The tensions identified related to the complexity and diversity of the community and voluntary sector, which can make it hard for unions (and others) to relate to and work with the sector and in some cases resulted in the dismissal of the sector by some unions. There was also a view that some in the community and voluntary sector were trying to take the space of the trade unions, although often with different agendas.

Some union representatives also believed the sector could be insular with individual organisations focusing on their particular issue rather than the broader picture. While it was possible to identify examples of positive collaboration between the two sectors, the examples were limited and there was a sense that even these initiatives had not realised their full potential.
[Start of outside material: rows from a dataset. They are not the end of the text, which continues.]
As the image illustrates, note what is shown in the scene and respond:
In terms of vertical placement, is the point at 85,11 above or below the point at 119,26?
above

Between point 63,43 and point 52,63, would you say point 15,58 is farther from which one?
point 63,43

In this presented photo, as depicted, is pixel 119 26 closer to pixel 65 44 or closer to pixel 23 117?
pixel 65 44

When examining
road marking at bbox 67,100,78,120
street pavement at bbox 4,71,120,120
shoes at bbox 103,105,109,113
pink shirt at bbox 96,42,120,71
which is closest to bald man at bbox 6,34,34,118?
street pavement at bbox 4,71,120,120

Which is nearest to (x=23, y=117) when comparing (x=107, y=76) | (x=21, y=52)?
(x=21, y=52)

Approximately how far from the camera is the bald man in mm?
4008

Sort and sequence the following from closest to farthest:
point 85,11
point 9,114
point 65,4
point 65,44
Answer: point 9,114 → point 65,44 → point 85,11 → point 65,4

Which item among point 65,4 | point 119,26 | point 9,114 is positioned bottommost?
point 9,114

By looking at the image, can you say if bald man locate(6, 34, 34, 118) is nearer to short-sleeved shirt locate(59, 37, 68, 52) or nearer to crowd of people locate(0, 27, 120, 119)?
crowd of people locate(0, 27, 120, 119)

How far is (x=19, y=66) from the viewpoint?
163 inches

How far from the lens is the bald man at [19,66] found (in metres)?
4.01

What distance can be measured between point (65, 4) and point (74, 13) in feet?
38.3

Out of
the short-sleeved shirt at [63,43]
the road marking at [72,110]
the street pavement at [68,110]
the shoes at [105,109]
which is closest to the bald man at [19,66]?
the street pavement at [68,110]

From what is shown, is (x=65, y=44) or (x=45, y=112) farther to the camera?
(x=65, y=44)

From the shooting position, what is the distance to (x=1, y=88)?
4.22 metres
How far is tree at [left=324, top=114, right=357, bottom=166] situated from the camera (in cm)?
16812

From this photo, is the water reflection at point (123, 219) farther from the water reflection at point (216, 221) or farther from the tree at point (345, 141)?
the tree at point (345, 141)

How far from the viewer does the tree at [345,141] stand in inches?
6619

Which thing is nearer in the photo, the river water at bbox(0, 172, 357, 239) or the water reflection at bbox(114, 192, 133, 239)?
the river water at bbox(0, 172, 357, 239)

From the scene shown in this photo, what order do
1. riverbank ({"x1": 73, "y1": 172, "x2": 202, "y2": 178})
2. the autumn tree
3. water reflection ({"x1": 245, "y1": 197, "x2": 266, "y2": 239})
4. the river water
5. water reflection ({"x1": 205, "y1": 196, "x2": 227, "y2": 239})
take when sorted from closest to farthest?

Therefore there is a need for both groups to develop a better understanding of each other and to identify and develop allies and organisations that they can work together with to enhance collaboration.

General Public

Among the general public there was generally a negative view of ‘lobbying’, but notably advocacy by the community and voluntary sector was generally seen as a good thing. In fact 72% of those we polled believed it was important for charities to campaign and lobby government, while 51% recognised campaigning as part of the ‘cause’ of charities and non-profits.

Interestingly 25-30% demonstrated they had a reasonable understanding of social justice advocacy and the public’s most common involvement in community and voluntary sector campaigning activities was adding their name to a petition. They were significantly less likely to attend a public meeting or demonstration. Only 15% of the public believed that the social justice advocacy work being undertaken was influential, while 46% though it should be.